そして快斗視点で語られる一人称の文章は過不足なく、読みやすさとテンポの良さに溢れていました。
しかし単なる軽快なハーレムラブコメというわけでもなく、オタク趣味への理解や受容、他人の『好き』へ向き合う態度といったテーマが、深く心へ染み入る内容にもなっていると思います。
むしろそちらが主題であり、「ラノベを図書室に置くなんて許可できない」と否定する人々へ、どうやって立ち向かっていくかという熱い展開も用意されており、そこに意外性や面白さがありました。レビュー時点ではまだ本番を迎えていませんが、どんな名勝負が繰り広げられ、そしてシェアハウスの面々は勝利を掴み取ることができるのかと、手に汗握って注目できる作品です。
ただ、主人公の快斗が広い知識を持っているため、結局オタクなのかオタクじゃないのか読者目線で曖昧だったり、『ギャルだけどオタク』や『Hな同人誌を描きたい変人』や『引っ込み思案なラノベ好きの方言女子』という各ヒロインの要素・属性も、明確には押し出されていない点が気になりました。

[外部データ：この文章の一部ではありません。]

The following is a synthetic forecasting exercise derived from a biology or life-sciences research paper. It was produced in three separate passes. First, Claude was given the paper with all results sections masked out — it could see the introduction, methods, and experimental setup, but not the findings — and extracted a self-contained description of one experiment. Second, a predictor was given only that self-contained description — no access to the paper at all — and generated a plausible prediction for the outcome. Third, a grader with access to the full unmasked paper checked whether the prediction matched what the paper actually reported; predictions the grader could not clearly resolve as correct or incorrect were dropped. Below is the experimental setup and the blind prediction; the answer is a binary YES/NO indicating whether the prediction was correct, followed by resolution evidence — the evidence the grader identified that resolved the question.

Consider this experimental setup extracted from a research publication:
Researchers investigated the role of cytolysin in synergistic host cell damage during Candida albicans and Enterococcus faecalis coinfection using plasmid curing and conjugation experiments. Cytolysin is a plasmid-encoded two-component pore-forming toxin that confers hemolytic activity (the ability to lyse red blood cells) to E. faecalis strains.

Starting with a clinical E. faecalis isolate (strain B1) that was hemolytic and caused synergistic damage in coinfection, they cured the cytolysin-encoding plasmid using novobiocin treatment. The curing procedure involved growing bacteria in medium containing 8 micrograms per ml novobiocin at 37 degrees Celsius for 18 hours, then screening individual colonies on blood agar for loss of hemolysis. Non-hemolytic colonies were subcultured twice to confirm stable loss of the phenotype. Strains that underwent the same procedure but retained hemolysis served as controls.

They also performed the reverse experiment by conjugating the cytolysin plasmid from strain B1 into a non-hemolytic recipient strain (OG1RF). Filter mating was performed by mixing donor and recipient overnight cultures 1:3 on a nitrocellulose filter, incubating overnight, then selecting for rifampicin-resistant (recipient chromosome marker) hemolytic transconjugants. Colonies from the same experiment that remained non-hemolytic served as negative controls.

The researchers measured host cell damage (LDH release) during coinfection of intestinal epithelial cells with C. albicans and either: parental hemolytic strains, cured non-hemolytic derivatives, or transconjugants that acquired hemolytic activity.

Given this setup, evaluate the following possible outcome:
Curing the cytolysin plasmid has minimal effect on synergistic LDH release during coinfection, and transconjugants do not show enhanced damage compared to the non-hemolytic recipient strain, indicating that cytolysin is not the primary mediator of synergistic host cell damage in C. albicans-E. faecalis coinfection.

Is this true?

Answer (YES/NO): NO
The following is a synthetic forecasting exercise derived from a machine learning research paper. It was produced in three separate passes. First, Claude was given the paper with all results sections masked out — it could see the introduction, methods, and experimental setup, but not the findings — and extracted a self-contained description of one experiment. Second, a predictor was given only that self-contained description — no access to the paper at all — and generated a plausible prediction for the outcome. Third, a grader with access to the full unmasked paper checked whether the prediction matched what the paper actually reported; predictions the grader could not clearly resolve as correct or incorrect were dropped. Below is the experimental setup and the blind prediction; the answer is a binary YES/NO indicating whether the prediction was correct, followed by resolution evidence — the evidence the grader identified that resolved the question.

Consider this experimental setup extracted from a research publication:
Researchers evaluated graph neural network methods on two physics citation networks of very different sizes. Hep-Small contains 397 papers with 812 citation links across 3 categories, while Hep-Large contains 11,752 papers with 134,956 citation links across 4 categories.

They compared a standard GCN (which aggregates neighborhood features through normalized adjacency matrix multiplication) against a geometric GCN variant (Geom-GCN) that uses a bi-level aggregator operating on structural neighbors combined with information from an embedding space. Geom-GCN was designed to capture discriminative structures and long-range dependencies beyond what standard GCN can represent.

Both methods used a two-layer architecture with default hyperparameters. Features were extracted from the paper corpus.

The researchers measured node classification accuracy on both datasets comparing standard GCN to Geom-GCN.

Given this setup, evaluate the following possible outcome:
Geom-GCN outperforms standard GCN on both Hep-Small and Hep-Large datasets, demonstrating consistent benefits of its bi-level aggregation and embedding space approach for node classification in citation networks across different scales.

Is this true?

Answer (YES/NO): NO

テンプレラノベやラブコメチックな作品と聞いてイメージするような、安易なキャラ付けや極端なフィクション性を追求する必要はありませんが、「彼はこういう性格」「この子はこういうキャラです」と簡潔に説明できて、それを読者側もハッキリ認識できるような表現やキャラ作りの工夫が、今以上に必要だと感じました。
モテモテハーレム要素やラッキースケベに溢れた、萌え萌えな作品ではありませんが、『好き』ということに向き合った青春物語としては、題材も設定もストーリー展開も魅力的だと思います。
『選書会』がどんな結末を迎えるか、今後それぞれのヒロインにスポットが当たってどんな魅力が発揮されるか、注目な一作です。